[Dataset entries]
============

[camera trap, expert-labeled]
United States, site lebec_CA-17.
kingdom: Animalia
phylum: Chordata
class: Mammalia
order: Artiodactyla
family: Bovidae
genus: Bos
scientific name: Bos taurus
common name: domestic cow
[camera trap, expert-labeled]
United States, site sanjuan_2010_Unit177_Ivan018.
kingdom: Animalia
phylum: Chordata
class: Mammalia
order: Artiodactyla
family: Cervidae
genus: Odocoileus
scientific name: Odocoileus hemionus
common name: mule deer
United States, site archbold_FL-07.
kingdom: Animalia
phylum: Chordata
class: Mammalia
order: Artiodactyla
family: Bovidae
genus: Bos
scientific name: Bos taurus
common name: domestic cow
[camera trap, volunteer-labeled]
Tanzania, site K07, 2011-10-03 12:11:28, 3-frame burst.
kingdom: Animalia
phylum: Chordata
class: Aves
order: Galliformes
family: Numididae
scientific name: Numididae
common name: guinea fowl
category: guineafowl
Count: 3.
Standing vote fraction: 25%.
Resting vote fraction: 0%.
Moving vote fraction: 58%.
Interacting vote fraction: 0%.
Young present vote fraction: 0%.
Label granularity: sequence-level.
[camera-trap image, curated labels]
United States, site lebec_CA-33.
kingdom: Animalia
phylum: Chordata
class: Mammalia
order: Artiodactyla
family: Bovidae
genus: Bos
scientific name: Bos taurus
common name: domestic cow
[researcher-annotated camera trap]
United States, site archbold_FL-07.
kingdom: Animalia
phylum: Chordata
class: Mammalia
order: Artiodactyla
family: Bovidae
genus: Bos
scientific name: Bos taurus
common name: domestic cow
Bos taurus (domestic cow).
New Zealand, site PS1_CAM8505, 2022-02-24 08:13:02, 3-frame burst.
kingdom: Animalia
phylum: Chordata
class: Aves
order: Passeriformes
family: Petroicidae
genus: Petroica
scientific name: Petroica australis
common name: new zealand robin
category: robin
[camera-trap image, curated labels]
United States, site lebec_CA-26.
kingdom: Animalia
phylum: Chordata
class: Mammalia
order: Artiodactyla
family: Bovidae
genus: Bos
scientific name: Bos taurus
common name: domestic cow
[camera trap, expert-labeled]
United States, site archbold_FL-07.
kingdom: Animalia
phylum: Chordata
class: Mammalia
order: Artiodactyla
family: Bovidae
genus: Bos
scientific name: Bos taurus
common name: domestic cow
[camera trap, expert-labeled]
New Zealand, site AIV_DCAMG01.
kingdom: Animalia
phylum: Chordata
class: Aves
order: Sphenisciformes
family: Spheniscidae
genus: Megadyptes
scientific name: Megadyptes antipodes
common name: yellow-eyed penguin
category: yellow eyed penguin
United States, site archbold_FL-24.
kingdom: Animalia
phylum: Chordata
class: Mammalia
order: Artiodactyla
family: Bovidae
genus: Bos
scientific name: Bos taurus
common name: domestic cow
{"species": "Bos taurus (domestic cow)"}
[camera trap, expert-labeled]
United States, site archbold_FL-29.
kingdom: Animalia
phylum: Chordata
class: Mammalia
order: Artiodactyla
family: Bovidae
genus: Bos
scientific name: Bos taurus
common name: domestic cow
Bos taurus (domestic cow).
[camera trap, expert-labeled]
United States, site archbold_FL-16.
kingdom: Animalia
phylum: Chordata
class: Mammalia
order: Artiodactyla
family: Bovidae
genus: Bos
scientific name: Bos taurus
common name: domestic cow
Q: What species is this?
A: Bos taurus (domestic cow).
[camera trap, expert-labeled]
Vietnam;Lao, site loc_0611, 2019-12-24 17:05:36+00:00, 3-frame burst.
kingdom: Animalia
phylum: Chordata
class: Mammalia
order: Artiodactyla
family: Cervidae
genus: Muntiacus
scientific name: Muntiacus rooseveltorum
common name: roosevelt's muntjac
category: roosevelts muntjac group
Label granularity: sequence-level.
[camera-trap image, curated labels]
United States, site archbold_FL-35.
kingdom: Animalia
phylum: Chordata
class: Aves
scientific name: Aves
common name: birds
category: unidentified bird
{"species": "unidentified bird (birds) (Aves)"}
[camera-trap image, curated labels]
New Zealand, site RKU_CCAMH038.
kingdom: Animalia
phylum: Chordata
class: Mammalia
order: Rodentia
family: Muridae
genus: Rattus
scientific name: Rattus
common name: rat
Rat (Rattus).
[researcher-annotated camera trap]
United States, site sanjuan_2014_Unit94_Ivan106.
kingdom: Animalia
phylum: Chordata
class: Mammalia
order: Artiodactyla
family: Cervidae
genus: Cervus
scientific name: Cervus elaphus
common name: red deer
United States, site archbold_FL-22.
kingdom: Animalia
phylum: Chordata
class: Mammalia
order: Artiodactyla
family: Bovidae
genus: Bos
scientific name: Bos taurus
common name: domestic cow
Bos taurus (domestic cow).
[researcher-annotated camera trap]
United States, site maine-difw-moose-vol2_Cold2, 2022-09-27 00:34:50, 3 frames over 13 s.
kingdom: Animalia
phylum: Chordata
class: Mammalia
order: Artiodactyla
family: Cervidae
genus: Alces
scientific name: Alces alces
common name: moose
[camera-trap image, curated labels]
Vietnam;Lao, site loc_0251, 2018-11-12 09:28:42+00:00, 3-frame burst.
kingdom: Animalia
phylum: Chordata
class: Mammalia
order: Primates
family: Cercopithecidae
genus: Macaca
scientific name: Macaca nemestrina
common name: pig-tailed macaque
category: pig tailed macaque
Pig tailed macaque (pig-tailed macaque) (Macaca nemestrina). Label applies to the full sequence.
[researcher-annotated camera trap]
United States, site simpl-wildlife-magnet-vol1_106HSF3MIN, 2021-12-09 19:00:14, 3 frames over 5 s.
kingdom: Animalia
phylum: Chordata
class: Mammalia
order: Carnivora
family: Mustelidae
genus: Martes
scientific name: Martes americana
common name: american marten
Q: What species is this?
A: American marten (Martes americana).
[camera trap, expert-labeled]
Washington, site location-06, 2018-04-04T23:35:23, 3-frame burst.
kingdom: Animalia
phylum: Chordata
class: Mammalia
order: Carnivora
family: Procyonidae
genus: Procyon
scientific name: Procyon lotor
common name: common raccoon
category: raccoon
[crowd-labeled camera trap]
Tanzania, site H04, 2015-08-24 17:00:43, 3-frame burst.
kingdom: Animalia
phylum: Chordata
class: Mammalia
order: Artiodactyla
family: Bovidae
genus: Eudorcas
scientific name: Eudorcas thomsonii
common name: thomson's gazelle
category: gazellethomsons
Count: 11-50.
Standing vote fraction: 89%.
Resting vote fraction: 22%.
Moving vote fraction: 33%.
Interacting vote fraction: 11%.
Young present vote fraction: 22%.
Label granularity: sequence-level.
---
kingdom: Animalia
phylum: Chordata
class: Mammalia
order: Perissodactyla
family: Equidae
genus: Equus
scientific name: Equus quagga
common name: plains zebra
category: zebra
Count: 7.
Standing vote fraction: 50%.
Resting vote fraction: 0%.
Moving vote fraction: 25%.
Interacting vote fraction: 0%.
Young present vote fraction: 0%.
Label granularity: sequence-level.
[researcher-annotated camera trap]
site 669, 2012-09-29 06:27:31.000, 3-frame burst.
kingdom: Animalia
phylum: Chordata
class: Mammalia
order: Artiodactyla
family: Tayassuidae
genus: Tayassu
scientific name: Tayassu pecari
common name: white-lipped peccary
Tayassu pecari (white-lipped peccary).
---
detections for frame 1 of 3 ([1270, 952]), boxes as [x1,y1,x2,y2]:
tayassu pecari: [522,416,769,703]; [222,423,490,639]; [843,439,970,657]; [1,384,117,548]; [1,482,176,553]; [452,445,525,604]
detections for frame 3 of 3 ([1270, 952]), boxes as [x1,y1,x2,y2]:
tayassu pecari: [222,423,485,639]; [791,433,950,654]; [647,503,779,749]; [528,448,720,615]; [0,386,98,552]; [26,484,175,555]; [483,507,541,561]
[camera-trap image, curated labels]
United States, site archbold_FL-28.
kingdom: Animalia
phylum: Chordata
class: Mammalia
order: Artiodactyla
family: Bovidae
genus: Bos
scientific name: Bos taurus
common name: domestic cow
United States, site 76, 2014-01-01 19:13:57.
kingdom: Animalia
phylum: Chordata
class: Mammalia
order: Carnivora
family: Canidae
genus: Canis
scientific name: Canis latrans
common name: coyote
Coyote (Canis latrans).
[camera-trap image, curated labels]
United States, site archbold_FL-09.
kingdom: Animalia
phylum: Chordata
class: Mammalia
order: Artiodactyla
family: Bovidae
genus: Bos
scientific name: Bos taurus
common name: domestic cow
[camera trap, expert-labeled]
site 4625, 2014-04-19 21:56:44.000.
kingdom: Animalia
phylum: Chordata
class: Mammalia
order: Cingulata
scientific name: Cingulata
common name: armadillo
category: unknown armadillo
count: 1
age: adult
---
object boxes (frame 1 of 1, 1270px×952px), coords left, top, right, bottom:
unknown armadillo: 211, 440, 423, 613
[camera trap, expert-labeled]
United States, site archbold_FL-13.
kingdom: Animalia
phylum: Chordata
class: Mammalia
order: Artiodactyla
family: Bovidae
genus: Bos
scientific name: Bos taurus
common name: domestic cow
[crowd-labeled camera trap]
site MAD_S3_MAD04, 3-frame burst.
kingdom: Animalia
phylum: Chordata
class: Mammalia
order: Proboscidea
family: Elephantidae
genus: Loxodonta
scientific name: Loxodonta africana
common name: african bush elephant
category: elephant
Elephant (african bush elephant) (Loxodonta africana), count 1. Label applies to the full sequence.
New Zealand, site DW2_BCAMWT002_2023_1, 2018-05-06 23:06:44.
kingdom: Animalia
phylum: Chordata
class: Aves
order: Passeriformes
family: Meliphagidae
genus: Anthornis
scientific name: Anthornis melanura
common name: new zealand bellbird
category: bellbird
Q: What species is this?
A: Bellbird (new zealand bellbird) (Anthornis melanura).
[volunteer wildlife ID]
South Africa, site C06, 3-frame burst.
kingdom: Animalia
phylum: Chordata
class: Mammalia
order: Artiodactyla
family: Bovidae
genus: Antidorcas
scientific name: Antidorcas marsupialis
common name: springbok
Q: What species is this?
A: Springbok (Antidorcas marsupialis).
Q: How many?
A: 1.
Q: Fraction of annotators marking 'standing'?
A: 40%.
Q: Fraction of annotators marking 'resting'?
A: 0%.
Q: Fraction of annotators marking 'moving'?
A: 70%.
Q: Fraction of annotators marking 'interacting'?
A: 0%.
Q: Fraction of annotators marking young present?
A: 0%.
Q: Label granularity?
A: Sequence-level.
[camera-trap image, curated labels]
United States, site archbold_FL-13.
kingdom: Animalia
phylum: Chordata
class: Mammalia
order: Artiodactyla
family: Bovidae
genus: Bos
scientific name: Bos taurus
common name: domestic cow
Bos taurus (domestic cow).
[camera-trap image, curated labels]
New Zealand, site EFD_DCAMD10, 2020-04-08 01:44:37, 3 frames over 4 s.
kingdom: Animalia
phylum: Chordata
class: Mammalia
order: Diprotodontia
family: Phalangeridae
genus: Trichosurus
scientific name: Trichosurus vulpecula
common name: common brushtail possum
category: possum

============

• Instructions to follow
Count every line of the entries that includes "wildlife", and say the number alone.

• Reply to the task
2